Description of the task: Exactly as written, please set down all of the entries again, with no pictures.

Saved data entries
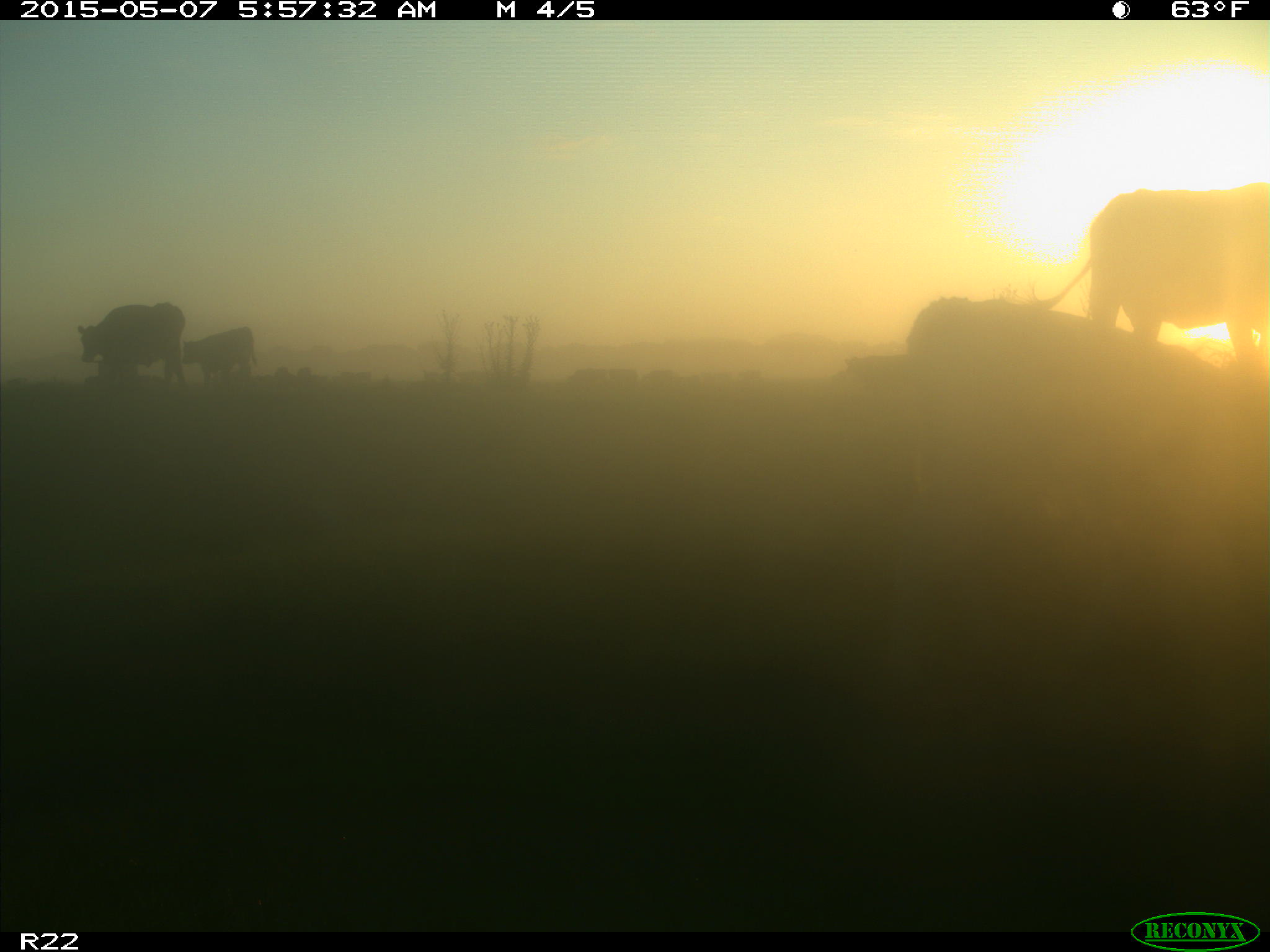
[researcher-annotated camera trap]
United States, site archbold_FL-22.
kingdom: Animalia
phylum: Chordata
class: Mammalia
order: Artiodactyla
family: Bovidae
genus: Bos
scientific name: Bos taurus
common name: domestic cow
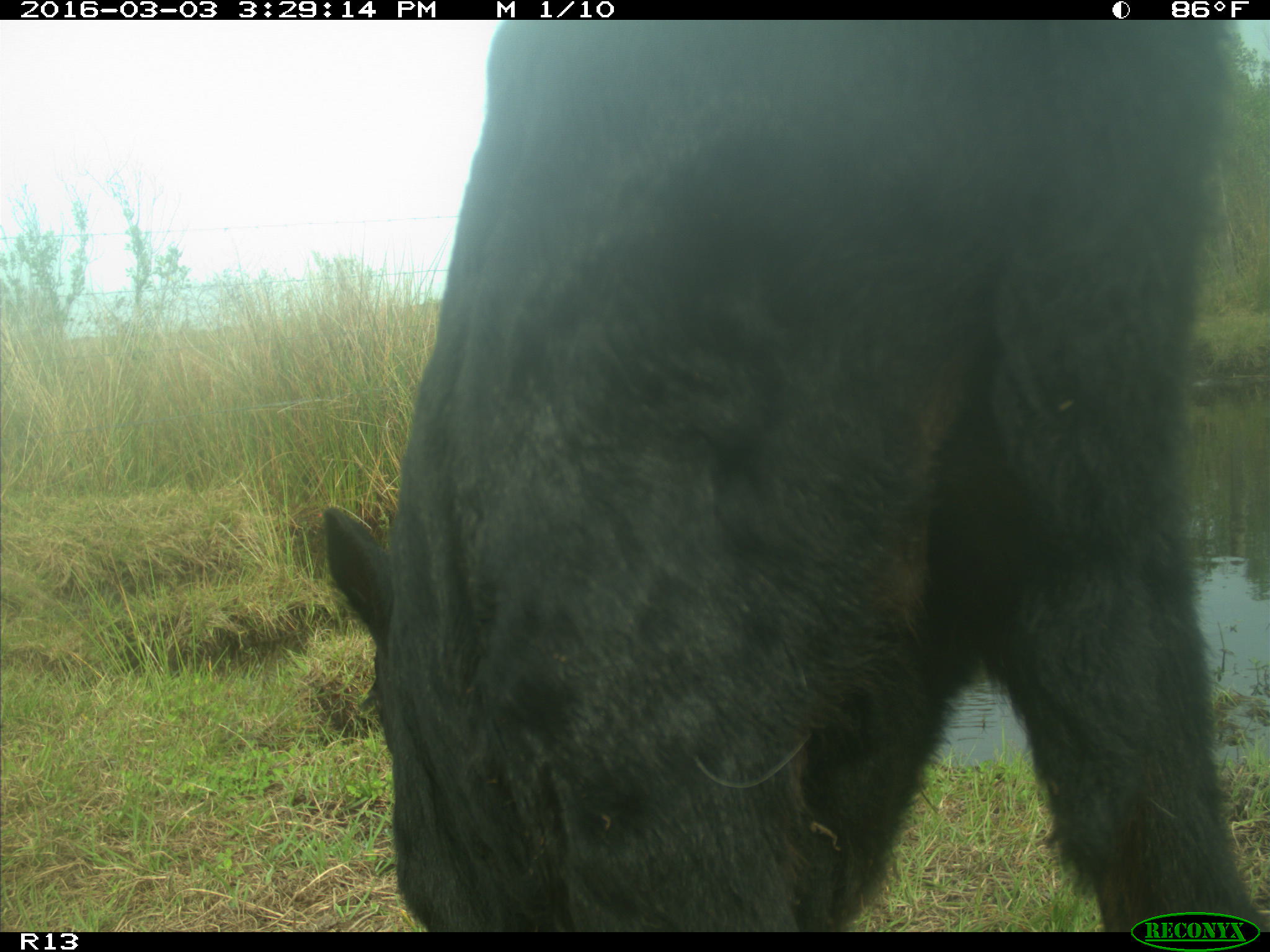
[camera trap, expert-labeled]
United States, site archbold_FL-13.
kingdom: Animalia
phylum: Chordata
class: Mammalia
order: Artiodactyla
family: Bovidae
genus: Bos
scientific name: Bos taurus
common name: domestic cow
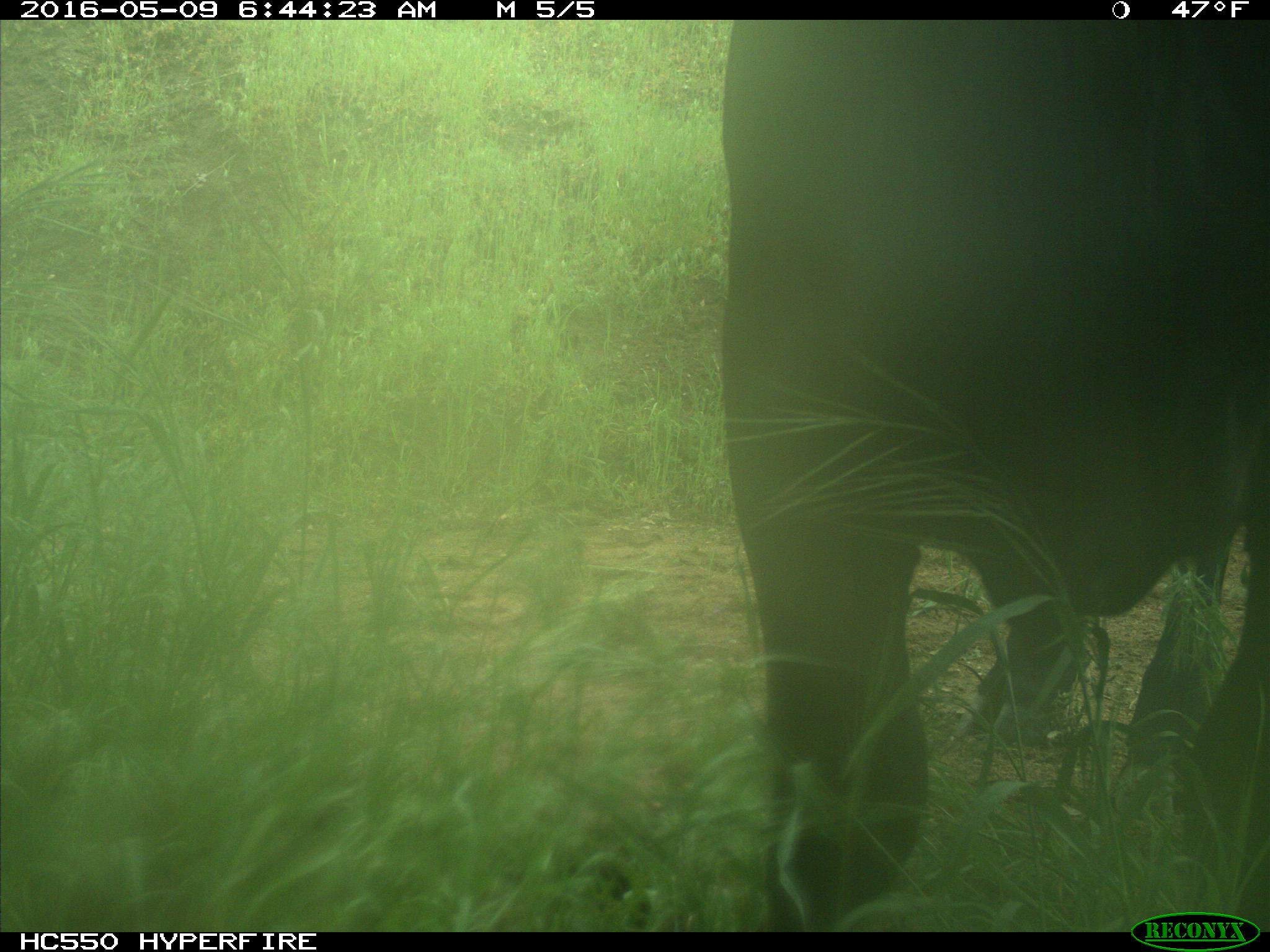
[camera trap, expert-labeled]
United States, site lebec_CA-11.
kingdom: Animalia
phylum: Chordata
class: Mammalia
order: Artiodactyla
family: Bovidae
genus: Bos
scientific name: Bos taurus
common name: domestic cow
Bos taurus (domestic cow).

The answer:
[researcher-annotated camera trap]
United States, site archbold_FL-22.
kingdom: Animalia
phylum: Chordata
class: Mammalia
order: Artiodactyla
family: Bovidae
genus: Bos
scientific name: Bos taurus
common name: domestic cow
[camera trap, expert-labeled]
United States, site archbold_FL-13.
kingdom: Animalia
phylum: Chordata
class: Mammalia
order: Artiodactyla
family: Bovidae
genus: Bos
scientific name: Bos taurus
common name: domestic cow
[camera trap, expert-labeled]
United States, site lebec_CA-11.
kingdom: Animalia
phylum: Chordata
class: Mammalia
order: Artiodactyla
family: Bovidae
genus: Bos
scientific name: Bos taurus
common name: domestic cow
Bos taurus (domestic cow).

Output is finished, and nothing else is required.